## Extrait source
* * * * * * * * *

Le christianisme en refondation

Desclée de Brouwer, Paris, 2002, pp. 213, € 19

 

Le christianisme peut-il encore avoir une place dans nos sociétés modernes de plus en plus indifférentes, voire hostiles à l’égard des religions?

Oui, répond Yves Ledure dans son étude fort originale qu’il vient de publier chez Desclée de Brouwer, oui, mais à condition que la modernité se comprenne davantage dans son projet anthropologique et que le christianisme renoue avec son véritable fondement, l’homme Jésus de Nazareth, Dieu incarné, mort et ressuscité.

Par son tournant anthropologique, la modernité a quitté la pensée métaphysique pour faire de l’homme le paramètre des valeurs et des interprétations: tout doit se comprendre désormais à partir de l’homme, même les religions. Ludwig Feuerbach l’a bien vu dans L’Essence du christianisme , où il montre que le signifiant du fait religieux ce n’est pas un Dieu transcendant, mais c’est l’homme. Pour se réaliser pleinement, l’homme doit donc abandonner toute aventure spirituelle qui fixerait d’avance sa destinée en posant un Dieu-Père, créateur tout-puissant, comme l’a fait l’âge métaphysique. «L’homme se perd en se liant à Dieu», voilà le nouvel axiome explicitement athée du XIX e siècle que le XX e siècle accepte comme une évidence transcendantale. Le Dieu métaphysique par lequel le christianisme s’est longtemps compris empêche l’homme de se constituer autonome, libre et responsable, selon le projet anthropologique de l’ Aufklärung . Aussi l’homme moderne devrait-il le nier pour se réaliser et se déterminer soi-même.

* * * * * * * * *

## Données extraites
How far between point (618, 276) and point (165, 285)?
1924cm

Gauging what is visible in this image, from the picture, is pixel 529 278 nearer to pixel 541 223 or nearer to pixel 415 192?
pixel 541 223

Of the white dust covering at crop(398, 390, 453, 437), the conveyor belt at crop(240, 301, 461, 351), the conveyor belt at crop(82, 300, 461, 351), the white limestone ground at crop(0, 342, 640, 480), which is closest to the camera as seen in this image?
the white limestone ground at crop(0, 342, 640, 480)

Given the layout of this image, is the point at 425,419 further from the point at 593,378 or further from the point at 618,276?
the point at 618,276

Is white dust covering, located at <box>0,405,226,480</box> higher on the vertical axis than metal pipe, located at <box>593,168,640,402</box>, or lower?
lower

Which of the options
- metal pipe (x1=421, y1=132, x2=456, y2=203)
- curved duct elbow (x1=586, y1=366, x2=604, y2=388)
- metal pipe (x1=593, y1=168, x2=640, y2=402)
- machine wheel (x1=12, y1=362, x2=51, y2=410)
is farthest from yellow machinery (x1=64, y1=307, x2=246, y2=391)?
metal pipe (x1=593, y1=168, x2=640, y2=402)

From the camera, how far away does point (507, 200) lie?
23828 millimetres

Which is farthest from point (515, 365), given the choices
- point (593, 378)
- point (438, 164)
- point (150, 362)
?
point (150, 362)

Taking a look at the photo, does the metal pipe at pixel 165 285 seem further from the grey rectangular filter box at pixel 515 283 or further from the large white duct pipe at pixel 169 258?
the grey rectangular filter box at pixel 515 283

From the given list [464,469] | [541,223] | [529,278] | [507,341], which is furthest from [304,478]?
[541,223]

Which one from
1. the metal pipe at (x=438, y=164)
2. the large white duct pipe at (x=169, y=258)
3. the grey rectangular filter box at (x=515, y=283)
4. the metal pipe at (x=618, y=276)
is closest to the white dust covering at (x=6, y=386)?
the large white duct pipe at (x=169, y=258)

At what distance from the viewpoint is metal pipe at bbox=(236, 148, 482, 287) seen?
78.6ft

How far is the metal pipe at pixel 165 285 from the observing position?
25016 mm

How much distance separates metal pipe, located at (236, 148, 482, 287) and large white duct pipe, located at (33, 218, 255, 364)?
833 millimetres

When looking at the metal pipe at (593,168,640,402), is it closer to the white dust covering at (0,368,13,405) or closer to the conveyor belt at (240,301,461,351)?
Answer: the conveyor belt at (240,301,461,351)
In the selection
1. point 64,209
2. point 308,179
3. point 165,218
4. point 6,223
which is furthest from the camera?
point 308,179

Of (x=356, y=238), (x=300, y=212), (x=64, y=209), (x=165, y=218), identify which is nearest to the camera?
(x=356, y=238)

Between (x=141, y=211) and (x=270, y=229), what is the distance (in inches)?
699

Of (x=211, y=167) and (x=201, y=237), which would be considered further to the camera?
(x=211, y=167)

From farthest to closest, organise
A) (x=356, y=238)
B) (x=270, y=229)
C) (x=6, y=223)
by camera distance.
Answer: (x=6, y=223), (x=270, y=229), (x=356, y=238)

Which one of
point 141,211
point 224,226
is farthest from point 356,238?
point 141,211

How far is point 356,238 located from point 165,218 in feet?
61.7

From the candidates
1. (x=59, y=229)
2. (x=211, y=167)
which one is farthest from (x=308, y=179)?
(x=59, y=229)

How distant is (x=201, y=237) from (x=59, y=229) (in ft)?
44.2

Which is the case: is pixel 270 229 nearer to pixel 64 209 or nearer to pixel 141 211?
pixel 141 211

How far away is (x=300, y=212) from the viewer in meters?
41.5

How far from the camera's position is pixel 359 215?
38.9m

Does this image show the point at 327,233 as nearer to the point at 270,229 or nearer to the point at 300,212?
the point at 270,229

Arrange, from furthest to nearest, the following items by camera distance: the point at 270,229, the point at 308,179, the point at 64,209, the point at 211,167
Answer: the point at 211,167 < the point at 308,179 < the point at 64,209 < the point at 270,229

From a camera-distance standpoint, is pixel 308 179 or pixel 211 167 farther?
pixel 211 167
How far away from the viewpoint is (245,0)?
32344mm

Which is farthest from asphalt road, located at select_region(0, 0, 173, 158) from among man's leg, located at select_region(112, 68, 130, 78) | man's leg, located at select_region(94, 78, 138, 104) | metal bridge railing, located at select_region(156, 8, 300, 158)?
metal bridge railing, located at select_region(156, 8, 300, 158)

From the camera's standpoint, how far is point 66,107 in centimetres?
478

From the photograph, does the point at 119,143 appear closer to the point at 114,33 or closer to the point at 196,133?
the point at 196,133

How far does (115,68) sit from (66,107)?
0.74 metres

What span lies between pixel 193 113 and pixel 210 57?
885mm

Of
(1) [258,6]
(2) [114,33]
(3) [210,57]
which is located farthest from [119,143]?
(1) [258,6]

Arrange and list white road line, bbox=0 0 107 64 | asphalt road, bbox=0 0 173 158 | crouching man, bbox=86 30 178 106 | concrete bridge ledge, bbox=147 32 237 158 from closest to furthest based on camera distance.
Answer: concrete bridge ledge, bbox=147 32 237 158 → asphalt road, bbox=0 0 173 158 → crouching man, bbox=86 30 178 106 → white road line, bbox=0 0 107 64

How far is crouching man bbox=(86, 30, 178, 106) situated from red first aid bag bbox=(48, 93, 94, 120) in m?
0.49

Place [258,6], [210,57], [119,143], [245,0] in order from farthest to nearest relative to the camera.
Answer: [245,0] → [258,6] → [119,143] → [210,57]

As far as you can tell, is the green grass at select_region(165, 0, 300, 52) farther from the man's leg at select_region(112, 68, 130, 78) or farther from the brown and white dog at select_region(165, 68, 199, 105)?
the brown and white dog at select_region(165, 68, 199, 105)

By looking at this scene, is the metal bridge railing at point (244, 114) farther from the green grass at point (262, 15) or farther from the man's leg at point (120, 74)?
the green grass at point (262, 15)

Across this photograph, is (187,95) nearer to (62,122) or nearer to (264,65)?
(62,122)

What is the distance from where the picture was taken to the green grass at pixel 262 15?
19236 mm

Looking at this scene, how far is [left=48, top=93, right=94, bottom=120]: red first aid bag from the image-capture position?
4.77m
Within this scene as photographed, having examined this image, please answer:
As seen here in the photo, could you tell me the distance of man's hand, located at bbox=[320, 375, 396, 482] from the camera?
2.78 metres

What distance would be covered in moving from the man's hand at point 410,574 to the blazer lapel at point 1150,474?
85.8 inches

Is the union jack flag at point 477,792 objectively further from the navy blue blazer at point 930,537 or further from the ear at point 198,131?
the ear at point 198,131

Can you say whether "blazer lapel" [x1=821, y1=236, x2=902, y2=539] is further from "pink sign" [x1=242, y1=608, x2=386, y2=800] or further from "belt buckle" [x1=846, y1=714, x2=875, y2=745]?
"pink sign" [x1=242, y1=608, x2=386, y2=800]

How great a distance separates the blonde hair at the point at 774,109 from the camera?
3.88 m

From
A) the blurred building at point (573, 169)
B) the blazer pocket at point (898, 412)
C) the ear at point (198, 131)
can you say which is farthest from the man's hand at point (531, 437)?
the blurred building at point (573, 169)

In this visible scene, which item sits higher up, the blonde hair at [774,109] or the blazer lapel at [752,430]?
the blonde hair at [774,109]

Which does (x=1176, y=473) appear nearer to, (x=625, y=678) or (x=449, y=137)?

* * * * * * * * *

## Objectif 1
Dans l'extrait source, quel livre de Ludwig Feuerbach est cité ?
## Objectif 2
D'après l'extrait source, le Dieu métaphysique empêche l'homme de se constituer de quelles manières ? Donnez-les toutes.

## Résultat attendu 1
L’Essence du christianisme.

## Résultat attendu 2
Autonome, libre et responsable.